_GETOONDE TEKST_
Met de Tweede Kamerverkiezingen in aantocht, kijk ik naar de electorale ontwikkelingen van elke partij die momenteel in de Tweede Kamer vertegenwoordigd is. Deze keer aandacht voor DENK.
Met drie Tweede Kamerzetels was DENK de grootste nieuwkomer bij de verkiezingen in 2017. Bovendien was de partij één van de weinige voorbeelden van een ‘succesvolle’ afsplitsing: Kuzu en Öztürk verlieten de PvdA-fractie in 2014 en wisten, in tegenstelling tot veel afsplitsers, bij de navolgende verkiezingen op eigen kracht zetels te winnen.
DENK wist met name kiezers met een Turkse of Marokkaanse achtergrond aan zich te binden: bijna de helft van de kiezers met een Turkse en bijna 4 op de 10 kiezers met een Marokkaanse achtergrond stemde volgens onderzoek van Floris Vermeulen en collega’s op DENK. Ook op wijkniveau vonden de onderzoekers een sterke relatie tussen etnische achtergrond en stemgedrag op DENK. De DENK-kiezers toonden zich op sommige onderwerpen progressief (Europese eenwording, integratie, discriminatie) en op andere conservatief (LGBT-rechten, ‘law & order’).

_OPDRACHT_
Herhaal woordelijk het deel van de tekst over DENK dat opent met de woorden "Met de Tweede" en sluit met "aandacht voor DENK.". Baseer je uitsluitend op de tekst over DENK.

_MATERIAAL_

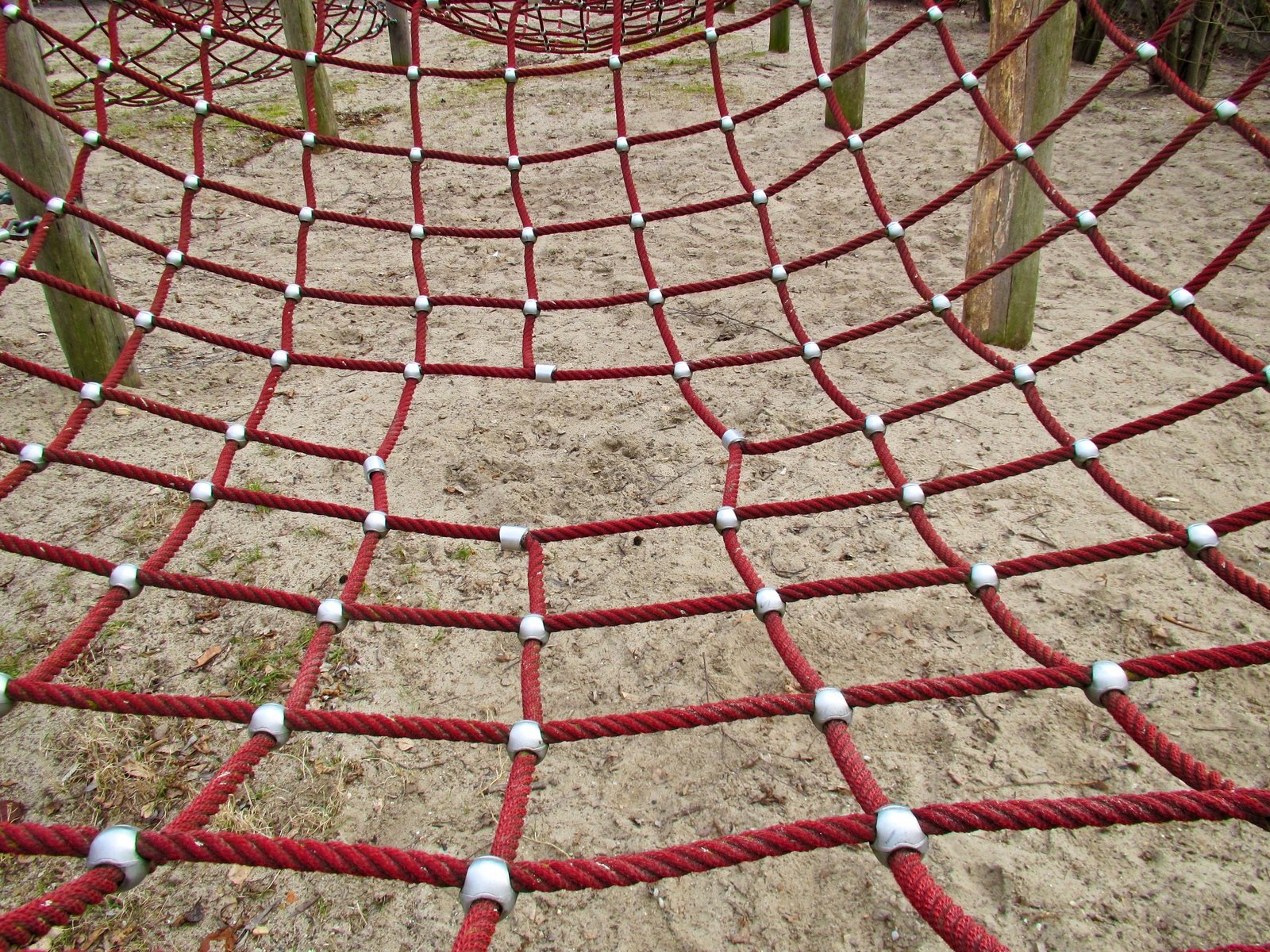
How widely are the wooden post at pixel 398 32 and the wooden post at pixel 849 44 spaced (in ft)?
6.73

_UITGEVOERDE OPDRACHT_
Met de Tweede Kamerverkiezingen in aantocht, kijk ik naar de electorale ontwikkelingen van elke partij die momenteel in de Tweede Kamer vertegenwoordigd is. Deze keer aandacht voor DENK.